Cuing Stride Length… Different Strokes for Different Folks

Not all mechanical cues are, or should be, created equal. Many times, size and mobility (anthropometrics) need to dictate how different positions of the delivery are cued.

While the arm cocking phase (going into lay-back) is similar in a number of respects to squatting prior to a jump, what many people don’t realize is that the throwing arm isn’t being actively loaded into ER by the muscles that produce ER.  It is getting loaded by the inertial mass of the forearm being “whipped” back into the lay-back position during hip and shoulder separation due to the momentum being produced by the lead leg blocking during foot strike.

This makes better use of the “stretch-shortening cycle” and provides more energy to be released (potentiation) when the arm transitions forward into the acceleration phase.

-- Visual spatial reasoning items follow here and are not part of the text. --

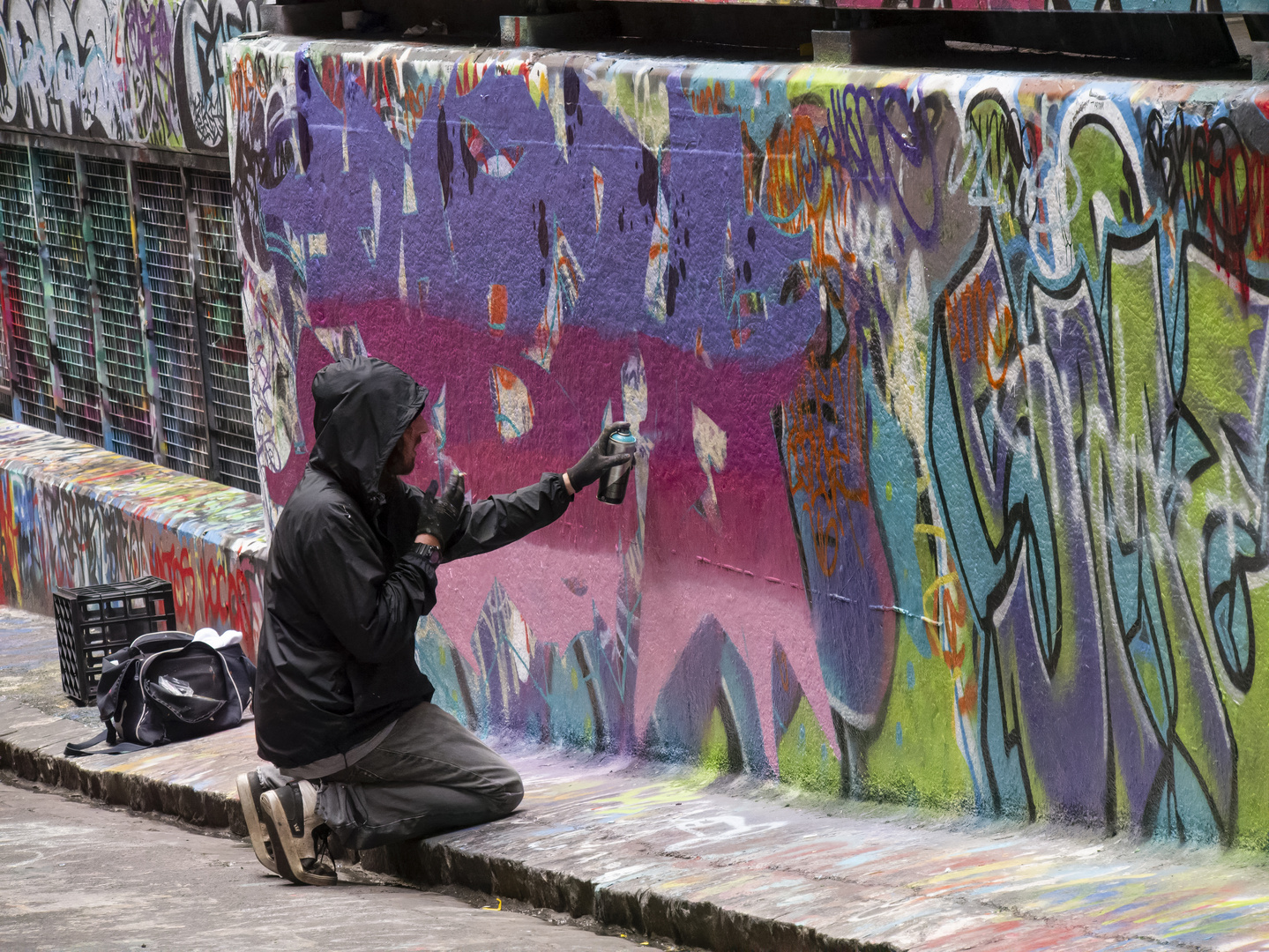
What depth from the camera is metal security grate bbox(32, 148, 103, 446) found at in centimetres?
1031

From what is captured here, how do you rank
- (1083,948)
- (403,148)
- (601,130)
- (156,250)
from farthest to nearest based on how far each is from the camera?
(156,250) < (403,148) < (601,130) < (1083,948)

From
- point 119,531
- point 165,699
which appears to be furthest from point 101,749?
point 119,531

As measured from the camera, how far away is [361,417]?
5246 mm

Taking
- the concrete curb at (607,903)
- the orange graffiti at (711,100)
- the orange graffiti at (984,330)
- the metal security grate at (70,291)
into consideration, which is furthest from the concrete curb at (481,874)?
the metal security grate at (70,291)

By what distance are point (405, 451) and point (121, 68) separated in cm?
486

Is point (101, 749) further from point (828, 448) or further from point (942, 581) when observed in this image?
point (942, 581)

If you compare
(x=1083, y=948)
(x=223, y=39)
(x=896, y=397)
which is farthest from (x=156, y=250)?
(x=1083, y=948)

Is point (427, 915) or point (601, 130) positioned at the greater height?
point (601, 130)

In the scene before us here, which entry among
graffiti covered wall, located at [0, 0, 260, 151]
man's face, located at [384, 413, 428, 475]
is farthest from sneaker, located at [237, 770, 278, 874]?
graffiti covered wall, located at [0, 0, 260, 151]

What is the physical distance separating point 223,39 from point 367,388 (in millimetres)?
3748

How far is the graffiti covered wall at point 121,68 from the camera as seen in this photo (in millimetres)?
8547

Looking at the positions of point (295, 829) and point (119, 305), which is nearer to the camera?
point (295, 829)

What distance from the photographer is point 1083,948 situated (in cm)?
387

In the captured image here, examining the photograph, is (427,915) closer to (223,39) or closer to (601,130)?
(601,130)
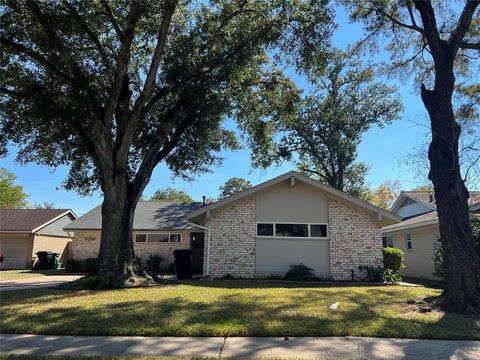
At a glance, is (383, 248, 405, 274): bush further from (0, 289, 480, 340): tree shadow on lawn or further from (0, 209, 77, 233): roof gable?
(0, 209, 77, 233): roof gable

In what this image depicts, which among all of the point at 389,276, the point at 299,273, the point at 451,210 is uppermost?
the point at 451,210

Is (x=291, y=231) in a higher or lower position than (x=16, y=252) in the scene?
higher

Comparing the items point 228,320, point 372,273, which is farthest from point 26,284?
point 372,273

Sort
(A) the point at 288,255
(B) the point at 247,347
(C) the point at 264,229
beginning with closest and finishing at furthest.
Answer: (B) the point at 247,347 < (A) the point at 288,255 < (C) the point at 264,229

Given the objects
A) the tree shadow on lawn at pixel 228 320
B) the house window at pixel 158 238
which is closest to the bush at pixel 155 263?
the house window at pixel 158 238

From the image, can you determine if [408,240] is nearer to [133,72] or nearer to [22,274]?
[133,72]

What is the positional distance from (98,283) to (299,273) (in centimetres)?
783

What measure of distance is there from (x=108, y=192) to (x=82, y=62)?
514 cm

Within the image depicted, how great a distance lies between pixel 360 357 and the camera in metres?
5.54

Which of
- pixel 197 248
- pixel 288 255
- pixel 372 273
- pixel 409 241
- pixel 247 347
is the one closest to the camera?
pixel 247 347

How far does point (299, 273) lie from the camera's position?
16094 mm

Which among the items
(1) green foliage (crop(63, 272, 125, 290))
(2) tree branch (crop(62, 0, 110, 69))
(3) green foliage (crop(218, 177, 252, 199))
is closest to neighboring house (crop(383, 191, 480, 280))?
(1) green foliage (crop(63, 272, 125, 290))

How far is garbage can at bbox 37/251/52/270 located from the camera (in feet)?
85.4

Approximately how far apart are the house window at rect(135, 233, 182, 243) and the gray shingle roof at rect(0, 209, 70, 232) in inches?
357
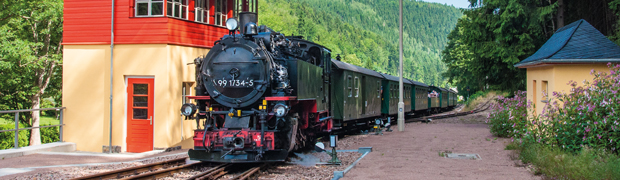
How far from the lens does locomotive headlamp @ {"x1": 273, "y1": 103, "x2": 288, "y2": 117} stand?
8.48 m

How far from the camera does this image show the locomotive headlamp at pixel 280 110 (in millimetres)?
8484

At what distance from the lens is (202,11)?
14023 mm

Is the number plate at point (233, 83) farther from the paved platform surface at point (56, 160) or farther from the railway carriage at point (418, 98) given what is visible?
the railway carriage at point (418, 98)

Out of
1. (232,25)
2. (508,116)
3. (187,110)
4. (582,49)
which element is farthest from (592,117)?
(187,110)

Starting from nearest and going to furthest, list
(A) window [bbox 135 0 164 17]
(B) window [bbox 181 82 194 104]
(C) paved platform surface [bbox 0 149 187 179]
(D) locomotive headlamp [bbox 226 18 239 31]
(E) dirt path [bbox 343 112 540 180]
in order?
(E) dirt path [bbox 343 112 540 180]
(C) paved platform surface [bbox 0 149 187 179]
(D) locomotive headlamp [bbox 226 18 239 31]
(A) window [bbox 135 0 164 17]
(B) window [bbox 181 82 194 104]

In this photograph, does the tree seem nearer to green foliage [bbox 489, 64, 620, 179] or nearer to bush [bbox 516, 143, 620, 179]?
green foliage [bbox 489, 64, 620, 179]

This also allows the arm to stay loose and the arm speed to happen naturally, not having to be “muscled” to create more velocity.

There are lots of athletes who are big, fast and strong enough to create lower-half power, as well as possess the core strength to load up their arm with the mechanics that precede the lay-back position.  However, they lack the tendon (quality and/or size) that is needed to be able to reap the benefits of this added stretching of the upper half tendons called a “serape” during hip and shoulder separation.


This quality is found mostly in much taller (6’4”+) and more elastic pitchers who possess longer torsos and are able to take advantage of fully stretching these tendons.

The take home here is “different strokes for different folks”

While we may instruct a shorter more muscular pitcher who possesses a lot of stiffness to shorten up his stride and keep that lead leg internally rotated as long as possible to not open up early due to a shorter stretch ability, we may instruct our taller guys to do just the opposite. For these fellas, they may want to stride out a bit longer and open up that lead leg a bit earlier in order to make full use of the longer tendon length in the upper half.